It is obvious that the drawings in the following description are only examples or embodiments of the present application, and that it is also possible for a person skilled in the art to apply the present application to other similar contexts on the basis of these drawings without inventive effort. Moreover, it should be appreciated that in the development of any such actual implementation, as in any engineering or design project, numerous implementation-specific decisions must be made to achieve the developers' specific goals, such as compliance with system-related and business-related constraints, which may vary from one implementation to another.

Reference in the specification to "an embodiment" means that a particular feature, structure, or characteristic described in connection with the embodiment can be included in at least one embodiment of the specification. The appearances of the phrase in various places in the specification are not necessarily all referring to the same embodiment, nor are separate or alternative embodiments mutually exclusive of other embodiments. Those of ordinary skill in the art will explicitly and implicitly appreciate that the embodiments described herein may be combined with other embodiments without conflict.
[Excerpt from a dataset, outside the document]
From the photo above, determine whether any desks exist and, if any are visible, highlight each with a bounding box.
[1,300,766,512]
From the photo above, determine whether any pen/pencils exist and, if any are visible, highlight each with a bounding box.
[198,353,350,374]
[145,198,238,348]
Unless defined otherwise, technical or scientific terms referred to herein shall have the ordinary meaning as understood by those of ordinary skill in the art to which this application belongs. Reference to "a," "an," "the," and similar words throughout this application are not to be construed as limiting in number, and may refer to the singular or the plural. The present application is directed to the use of the terms "including," "comprising," "having," and any variations thereof, which are intended to cover non-exclusive inclusions; for example, a process, method, system, article, or apparatus that comprises a list of steps or modules (elements) is not limited to the listed steps or elements, but may include other steps or elements not expressly listed or inherent to such process, method, article, or apparatus. Reference to "connected," "coupled," and the like in this application is not intended to be limited to physical or mechanical connections, but may include electrical connections, whether direct or indirect. The term "plurality" as referred to herein means two or more. "and/or" describes an association relationship of associated objects, meaning that three relationships may exist, for example, "A and/or B" may mean: a exists alone, A and B exist simultaneously, and B exists alone. The character "/" generally indicates that the former and latter associated objects are in an "or" relationship. Reference herein to the terms "first," "second," "third," and the like, are merely to distinguish similar objects and do not denote a particular ordering for the objects.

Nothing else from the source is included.